WHAT YOU WILL DO = Reproduce verbatim the rows that begin with the line containing "Based on the photograph" and continue through the final line of the rows, including both of those lines.

EXCERPTED DATA =
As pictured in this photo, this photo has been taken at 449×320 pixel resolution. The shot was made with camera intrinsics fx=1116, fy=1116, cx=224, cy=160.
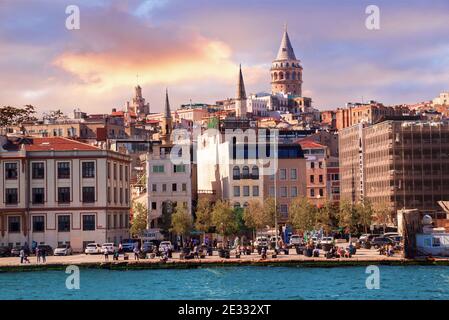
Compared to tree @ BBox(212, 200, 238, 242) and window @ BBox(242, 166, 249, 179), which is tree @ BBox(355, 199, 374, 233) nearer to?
tree @ BBox(212, 200, 238, 242)

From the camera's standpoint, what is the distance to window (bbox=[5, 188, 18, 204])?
331 feet

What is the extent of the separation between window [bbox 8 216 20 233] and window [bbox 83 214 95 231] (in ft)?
19.7

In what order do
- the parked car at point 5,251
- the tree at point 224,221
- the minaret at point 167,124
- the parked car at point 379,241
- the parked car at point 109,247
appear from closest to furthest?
the parked car at point 109,247 → the parked car at point 5,251 → the parked car at point 379,241 → the tree at point 224,221 → the minaret at point 167,124

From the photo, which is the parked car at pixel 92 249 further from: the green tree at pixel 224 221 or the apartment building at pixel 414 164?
the apartment building at pixel 414 164

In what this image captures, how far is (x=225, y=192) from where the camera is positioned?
12262 cm

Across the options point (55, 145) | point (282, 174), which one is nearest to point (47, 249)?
point (55, 145)

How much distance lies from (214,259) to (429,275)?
17.5m

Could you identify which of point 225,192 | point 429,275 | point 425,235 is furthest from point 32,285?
point 225,192

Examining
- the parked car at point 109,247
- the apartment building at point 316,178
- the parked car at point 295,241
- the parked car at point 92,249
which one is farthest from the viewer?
the apartment building at point 316,178

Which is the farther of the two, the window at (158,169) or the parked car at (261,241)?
the window at (158,169)

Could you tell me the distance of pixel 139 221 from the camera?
10906cm

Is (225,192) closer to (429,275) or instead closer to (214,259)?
(214,259)

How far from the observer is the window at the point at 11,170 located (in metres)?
101

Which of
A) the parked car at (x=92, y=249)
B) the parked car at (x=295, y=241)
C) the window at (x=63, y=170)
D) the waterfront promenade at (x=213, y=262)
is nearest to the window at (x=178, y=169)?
the parked car at (x=295, y=241)
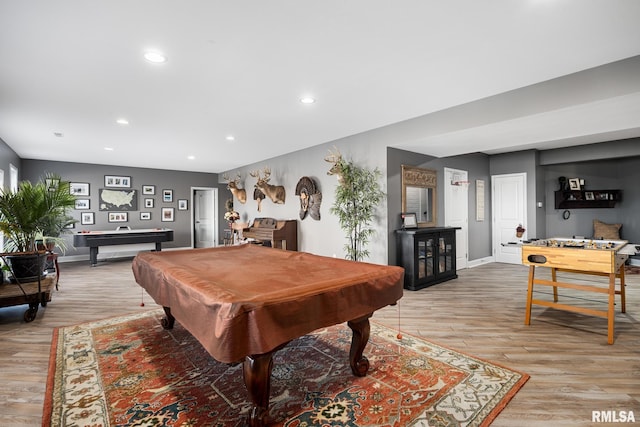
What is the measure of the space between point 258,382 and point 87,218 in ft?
27.7

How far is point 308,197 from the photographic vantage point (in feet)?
19.8

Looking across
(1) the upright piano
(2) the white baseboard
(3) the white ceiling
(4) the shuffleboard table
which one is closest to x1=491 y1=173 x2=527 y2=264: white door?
(2) the white baseboard

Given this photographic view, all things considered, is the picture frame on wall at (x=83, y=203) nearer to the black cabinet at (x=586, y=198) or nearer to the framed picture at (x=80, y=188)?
the framed picture at (x=80, y=188)

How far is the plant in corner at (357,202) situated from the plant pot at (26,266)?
397 cm

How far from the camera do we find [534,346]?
2623 millimetres

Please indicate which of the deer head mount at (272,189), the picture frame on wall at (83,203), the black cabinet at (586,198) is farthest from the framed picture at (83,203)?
the black cabinet at (586,198)

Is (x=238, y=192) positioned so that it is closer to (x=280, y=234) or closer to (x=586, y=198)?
(x=280, y=234)

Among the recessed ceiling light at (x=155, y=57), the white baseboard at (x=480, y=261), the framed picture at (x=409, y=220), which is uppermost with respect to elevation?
the recessed ceiling light at (x=155, y=57)

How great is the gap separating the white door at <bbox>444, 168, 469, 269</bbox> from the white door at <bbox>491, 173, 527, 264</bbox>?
110cm

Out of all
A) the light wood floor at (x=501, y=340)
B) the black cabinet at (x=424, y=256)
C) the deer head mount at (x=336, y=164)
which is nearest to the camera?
the light wood floor at (x=501, y=340)

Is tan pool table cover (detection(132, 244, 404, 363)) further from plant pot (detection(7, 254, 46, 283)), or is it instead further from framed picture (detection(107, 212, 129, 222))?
framed picture (detection(107, 212, 129, 222))

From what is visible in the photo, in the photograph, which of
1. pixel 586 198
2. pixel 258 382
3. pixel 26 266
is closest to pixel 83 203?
pixel 26 266

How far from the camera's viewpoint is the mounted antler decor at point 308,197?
5.88 metres

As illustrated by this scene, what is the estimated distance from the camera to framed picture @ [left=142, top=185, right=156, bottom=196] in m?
8.56
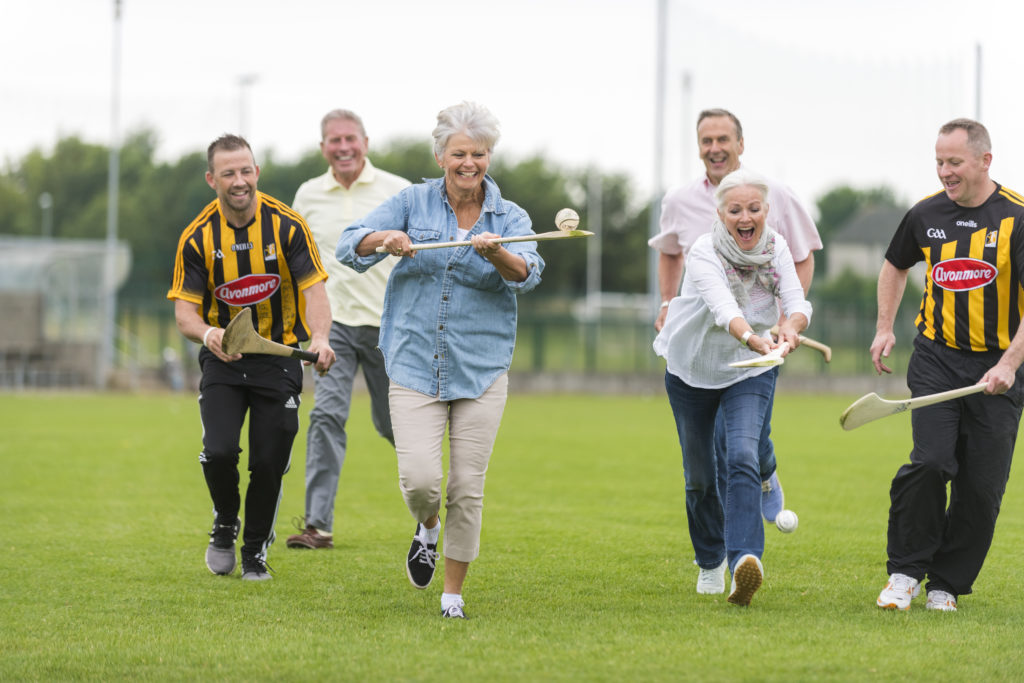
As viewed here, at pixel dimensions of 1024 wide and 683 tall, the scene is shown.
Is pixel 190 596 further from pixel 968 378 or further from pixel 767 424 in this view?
pixel 968 378

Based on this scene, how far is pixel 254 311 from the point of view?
6.67 meters

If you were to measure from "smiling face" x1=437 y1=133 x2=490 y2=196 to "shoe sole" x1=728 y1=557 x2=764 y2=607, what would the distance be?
1.98m

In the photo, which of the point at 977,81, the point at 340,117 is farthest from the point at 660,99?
the point at 340,117

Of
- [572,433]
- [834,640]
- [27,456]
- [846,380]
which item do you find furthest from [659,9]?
[834,640]

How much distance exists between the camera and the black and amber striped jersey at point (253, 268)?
6.55 meters

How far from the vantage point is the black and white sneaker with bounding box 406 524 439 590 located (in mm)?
6133

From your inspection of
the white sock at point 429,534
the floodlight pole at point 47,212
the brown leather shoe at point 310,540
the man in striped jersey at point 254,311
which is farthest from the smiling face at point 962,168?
the floodlight pole at point 47,212

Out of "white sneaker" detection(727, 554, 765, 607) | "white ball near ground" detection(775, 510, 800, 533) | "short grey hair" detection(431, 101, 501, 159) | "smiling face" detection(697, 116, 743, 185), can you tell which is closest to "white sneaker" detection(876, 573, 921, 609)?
"white sneaker" detection(727, 554, 765, 607)

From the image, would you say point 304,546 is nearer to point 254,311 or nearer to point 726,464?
point 254,311

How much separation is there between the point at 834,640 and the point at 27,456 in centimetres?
1086

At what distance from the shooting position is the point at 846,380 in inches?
1375

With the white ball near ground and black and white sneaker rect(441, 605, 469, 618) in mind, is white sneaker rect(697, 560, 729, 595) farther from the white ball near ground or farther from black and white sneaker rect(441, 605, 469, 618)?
black and white sneaker rect(441, 605, 469, 618)

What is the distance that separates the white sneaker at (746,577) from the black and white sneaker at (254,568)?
2.40m

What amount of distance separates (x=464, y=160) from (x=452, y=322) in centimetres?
69
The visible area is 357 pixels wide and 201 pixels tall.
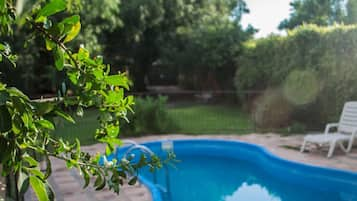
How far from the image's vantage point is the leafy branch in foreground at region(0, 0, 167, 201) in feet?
2.50

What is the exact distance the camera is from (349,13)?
19.2m

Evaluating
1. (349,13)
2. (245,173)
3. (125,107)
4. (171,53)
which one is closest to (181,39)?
(171,53)

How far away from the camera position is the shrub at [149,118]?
30.6 feet

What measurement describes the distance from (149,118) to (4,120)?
29.0 ft

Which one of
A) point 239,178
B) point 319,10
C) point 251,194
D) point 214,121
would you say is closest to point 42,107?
point 251,194

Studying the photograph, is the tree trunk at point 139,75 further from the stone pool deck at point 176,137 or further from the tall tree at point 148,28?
the stone pool deck at point 176,137

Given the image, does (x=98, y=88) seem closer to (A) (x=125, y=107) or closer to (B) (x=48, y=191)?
(A) (x=125, y=107)

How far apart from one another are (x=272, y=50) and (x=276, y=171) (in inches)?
221

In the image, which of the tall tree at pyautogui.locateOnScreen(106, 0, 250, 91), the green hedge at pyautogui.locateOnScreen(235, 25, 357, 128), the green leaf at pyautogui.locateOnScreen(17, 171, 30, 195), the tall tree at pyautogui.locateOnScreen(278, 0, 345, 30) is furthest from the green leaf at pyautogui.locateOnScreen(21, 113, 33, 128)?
the tall tree at pyautogui.locateOnScreen(278, 0, 345, 30)

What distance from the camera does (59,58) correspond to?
2.79 ft

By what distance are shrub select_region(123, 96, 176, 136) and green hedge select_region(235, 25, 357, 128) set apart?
9.18 ft

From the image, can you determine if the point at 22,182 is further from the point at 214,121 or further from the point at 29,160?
the point at 214,121

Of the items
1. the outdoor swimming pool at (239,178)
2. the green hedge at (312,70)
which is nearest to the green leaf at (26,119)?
the outdoor swimming pool at (239,178)

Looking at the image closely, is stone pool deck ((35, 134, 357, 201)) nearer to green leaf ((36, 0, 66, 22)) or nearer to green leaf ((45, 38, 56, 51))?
green leaf ((45, 38, 56, 51))
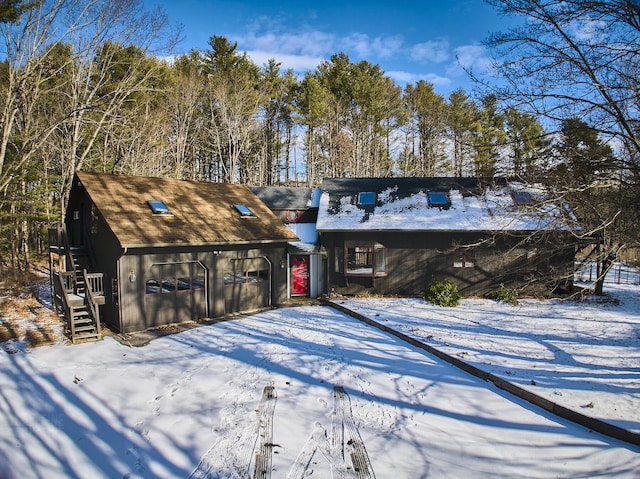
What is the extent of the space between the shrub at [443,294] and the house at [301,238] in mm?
4458

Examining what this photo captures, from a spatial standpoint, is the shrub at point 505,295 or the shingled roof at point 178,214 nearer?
the shingled roof at point 178,214

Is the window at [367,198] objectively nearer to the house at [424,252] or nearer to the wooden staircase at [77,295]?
the house at [424,252]

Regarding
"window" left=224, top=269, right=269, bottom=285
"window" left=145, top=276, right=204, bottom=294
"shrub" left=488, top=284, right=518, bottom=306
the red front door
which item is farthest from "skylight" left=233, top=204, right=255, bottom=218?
"shrub" left=488, top=284, right=518, bottom=306

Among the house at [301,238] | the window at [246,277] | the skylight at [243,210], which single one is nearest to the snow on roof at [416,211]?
the house at [301,238]

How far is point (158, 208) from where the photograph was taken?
12117mm

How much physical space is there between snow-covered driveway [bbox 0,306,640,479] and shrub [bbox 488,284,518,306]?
7244mm

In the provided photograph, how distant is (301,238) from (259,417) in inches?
450

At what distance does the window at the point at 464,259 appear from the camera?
15.5 meters

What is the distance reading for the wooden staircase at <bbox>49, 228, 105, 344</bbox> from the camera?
9898 mm

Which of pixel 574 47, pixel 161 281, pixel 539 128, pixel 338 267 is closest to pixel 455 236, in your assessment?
pixel 338 267

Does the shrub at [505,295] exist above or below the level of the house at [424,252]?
below

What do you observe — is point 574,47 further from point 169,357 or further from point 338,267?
point 338,267

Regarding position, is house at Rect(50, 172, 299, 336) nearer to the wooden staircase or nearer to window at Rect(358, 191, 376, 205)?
the wooden staircase

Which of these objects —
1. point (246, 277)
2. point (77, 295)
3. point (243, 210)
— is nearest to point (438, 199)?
point (243, 210)
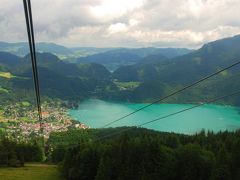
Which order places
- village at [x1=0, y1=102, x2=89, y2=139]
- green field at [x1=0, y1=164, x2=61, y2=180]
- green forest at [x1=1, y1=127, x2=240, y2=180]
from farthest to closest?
1. village at [x1=0, y1=102, x2=89, y2=139]
2. green field at [x1=0, y1=164, x2=61, y2=180]
3. green forest at [x1=1, y1=127, x2=240, y2=180]

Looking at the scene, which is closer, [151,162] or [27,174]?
[151,162]

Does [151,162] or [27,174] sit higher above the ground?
[151,162]

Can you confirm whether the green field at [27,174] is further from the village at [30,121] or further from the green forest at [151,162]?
the village at [30,121]

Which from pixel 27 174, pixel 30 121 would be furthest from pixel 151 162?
pixel 30 121

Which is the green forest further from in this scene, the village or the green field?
the village

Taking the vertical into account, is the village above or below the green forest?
above

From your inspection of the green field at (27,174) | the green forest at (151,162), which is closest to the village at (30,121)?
the green field at (27,174)

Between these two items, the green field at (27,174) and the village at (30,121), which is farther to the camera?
the village at (30,121)

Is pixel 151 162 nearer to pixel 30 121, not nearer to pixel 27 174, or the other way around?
pixel 27 174

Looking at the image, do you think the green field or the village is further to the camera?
the village

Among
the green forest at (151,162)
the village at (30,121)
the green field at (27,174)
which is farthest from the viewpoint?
the village at (30,121)

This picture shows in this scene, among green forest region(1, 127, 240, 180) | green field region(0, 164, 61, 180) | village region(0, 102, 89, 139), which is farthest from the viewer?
village region(0, 102, 89, 139)

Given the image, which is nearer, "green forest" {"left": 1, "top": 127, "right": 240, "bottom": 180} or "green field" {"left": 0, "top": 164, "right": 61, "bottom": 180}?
"green forest" {"left": 1, "top": 127, "right": 240, "bottom": 180}

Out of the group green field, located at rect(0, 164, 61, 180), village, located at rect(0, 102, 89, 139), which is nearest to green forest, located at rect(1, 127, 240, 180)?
green field, located at rect(0, 164, 61, 180)
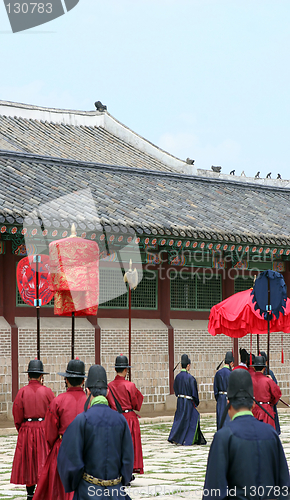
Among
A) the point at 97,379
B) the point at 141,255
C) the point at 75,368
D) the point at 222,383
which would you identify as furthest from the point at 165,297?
the point at 97,379

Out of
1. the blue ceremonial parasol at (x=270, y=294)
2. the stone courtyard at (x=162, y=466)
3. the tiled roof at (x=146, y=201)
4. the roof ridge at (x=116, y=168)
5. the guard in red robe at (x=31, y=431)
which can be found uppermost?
the roof ridge at (x=116, y=168)

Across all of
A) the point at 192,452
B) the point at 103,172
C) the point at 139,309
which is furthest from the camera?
the point at 103,172

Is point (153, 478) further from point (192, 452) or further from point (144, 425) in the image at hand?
point (144, 425)

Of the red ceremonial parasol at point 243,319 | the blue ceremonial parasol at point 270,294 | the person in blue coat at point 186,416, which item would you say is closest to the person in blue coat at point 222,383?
the person in blue coat at point 186,416

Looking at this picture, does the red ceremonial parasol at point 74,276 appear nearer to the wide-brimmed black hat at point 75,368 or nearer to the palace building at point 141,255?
the wide-brimmed black hat at point 75,368

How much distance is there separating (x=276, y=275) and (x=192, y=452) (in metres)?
3.49

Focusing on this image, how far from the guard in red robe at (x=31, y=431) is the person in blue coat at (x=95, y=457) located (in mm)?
3260

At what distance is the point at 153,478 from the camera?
369 inches

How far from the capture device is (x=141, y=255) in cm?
1659

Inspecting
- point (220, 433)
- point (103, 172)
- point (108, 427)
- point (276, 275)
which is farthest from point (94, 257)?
point (103, 172)

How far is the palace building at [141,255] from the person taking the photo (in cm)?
1493

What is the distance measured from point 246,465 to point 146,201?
44.4 feet

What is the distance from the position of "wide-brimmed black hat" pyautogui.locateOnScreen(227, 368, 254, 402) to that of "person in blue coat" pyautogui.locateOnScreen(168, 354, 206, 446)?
8.51 metres

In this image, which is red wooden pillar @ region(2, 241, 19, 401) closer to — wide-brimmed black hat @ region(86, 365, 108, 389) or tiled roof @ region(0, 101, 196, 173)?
tiled roof @ region(0, 101, 196, 173)
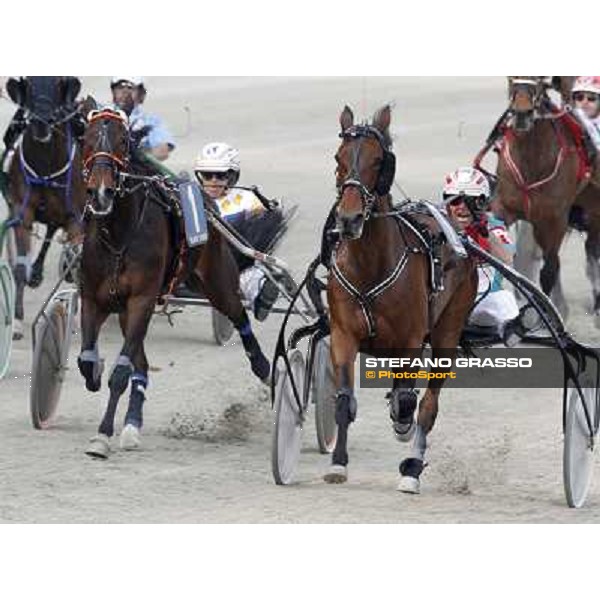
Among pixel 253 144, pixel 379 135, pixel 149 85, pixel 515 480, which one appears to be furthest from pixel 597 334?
pixel 149 85

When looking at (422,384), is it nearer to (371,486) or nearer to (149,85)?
(371,486)

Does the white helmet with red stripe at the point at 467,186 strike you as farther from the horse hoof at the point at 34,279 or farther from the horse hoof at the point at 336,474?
the horse hoof at the point at 34,279

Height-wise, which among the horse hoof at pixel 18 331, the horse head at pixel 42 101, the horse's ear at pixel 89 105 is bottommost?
the horse hoof at pixel 18 331

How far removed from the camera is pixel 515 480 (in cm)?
1090

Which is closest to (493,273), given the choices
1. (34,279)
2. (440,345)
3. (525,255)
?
(440,345)

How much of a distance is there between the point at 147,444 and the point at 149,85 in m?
20.0

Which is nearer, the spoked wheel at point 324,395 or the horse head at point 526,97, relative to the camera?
the spoked wheel at point 324,395

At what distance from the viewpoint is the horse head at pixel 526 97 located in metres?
15.3

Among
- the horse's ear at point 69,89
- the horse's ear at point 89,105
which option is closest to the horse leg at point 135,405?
the horse's ear at point 89,105

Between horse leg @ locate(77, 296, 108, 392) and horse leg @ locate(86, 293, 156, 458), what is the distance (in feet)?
0.33

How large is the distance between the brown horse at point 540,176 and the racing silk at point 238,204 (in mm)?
2481

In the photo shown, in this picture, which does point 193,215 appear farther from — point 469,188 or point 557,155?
point 557,155

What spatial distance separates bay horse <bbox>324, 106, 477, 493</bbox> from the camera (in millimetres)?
9812

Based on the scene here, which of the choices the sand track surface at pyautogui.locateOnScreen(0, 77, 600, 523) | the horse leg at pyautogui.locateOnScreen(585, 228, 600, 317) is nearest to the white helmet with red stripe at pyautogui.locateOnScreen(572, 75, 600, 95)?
the horse leg at pyautogui.locateOnScreen(585, 228, 600, 317)
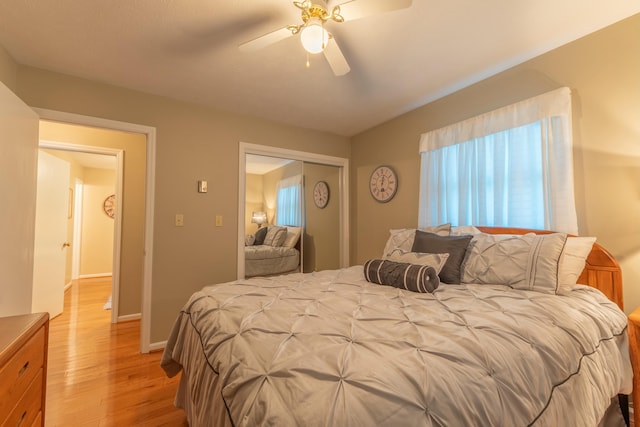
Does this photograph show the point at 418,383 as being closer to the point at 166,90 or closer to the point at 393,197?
the point at 393,197

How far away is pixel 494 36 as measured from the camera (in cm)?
187

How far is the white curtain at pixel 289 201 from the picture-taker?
137 inches

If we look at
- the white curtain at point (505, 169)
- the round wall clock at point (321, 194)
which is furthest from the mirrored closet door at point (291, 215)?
the white curtain at point (505, 169)

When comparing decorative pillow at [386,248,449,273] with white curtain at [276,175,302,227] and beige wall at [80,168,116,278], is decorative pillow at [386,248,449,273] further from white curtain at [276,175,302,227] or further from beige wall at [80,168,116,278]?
beige wall at [80,168,116,278]

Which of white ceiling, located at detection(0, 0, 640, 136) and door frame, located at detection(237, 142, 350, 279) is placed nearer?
white ceiling, located at detection(0, 0, 640, 136)

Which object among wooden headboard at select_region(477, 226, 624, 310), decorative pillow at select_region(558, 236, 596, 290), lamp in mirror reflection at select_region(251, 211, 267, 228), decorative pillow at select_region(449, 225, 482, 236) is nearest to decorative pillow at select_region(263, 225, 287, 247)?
lamp in mirror reflection at select_region(251, 211, 267, 228)

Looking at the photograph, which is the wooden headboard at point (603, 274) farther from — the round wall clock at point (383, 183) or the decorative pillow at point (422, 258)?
the round wall clock at point (383, 183)

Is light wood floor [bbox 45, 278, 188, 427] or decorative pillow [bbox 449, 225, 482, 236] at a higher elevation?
decorative pillow [bbox 449, 225, 482, 236]

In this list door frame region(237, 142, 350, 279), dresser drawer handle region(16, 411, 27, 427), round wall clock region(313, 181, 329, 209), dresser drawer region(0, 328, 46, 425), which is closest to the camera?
dresser drawer region(0, 328, 46, 425)

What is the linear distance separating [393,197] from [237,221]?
1.86 m

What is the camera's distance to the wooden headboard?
166 cm

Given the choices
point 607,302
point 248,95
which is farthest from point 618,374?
point 248,95

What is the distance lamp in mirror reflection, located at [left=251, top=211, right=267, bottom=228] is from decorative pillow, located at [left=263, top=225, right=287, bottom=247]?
5.3 inches

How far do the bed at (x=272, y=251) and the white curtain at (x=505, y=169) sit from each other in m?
1.63
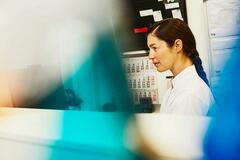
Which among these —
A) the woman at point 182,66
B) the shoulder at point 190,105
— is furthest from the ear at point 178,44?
the shoulder at point 190,105

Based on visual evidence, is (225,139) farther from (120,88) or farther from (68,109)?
(68,109)

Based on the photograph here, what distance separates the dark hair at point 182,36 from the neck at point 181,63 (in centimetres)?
1

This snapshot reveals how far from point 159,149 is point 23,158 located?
537 mm

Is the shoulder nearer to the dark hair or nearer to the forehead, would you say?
the dark hair

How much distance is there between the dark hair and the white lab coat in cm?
2

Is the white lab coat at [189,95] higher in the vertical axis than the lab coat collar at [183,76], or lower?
lower

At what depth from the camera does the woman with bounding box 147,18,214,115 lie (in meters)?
0.92

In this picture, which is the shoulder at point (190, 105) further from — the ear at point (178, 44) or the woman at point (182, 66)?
the ear at point (178, 44)

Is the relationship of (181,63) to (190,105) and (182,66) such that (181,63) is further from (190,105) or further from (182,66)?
(190,105)

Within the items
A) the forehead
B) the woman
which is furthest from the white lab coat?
the forehead

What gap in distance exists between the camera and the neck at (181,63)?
0.92m

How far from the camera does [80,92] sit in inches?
45.4

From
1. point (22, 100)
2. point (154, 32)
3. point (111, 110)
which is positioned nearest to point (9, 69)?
point (22, 100)

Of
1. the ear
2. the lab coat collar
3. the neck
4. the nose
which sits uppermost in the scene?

RESPONSE =
Based on the photograph here, what distance separates the dark hair at point 182,36 from the neck at point 181,63 (in centimetres)?
1

This snapshot reveals how far from point 159,149 is point 23,158 located?
537 mm

Is the shoulder nearer to the dark hair or nearer to the forehead, would you say?
the dark hair

How much distance is there between the dark hair and the white lab coat in cm?
2

Is the white lab coat at [189,95] higher in the vertical axis than the lab coat collar at [183,76], or lower?
lower

At what depth from the camera does the woman with bounding box 147,18,214,115 lie (in meters)?
0.92

In this picture, which is the shoulder at point (190, 105) further from — the ear at point (178, 44) or the woman at point (182, 66)?
the ear at point (178, 44)

Is the relationship of (181,63) to (190,105) and (182,66) such that (181,63) is further from (190,105) or further from (182,66)?
(190,105)

Within the items
A) the forehead
B) the woman
which is furthest from the white lab coat?
the forehead

What gap in distance exists between the camera and the neck at (181,63)?
0.92m

How far from the camera does [80,92] sit in inches?
45.4

From
1. point (22, 100)
2. point (154, 32)
3. point (111, 110)
which is positioned nearest to point (9, 69)?
point (22, 100)

Of
1. the ear
2. the lab coat collar
3. the neck
4. the nose
which sits uppermost in the scene?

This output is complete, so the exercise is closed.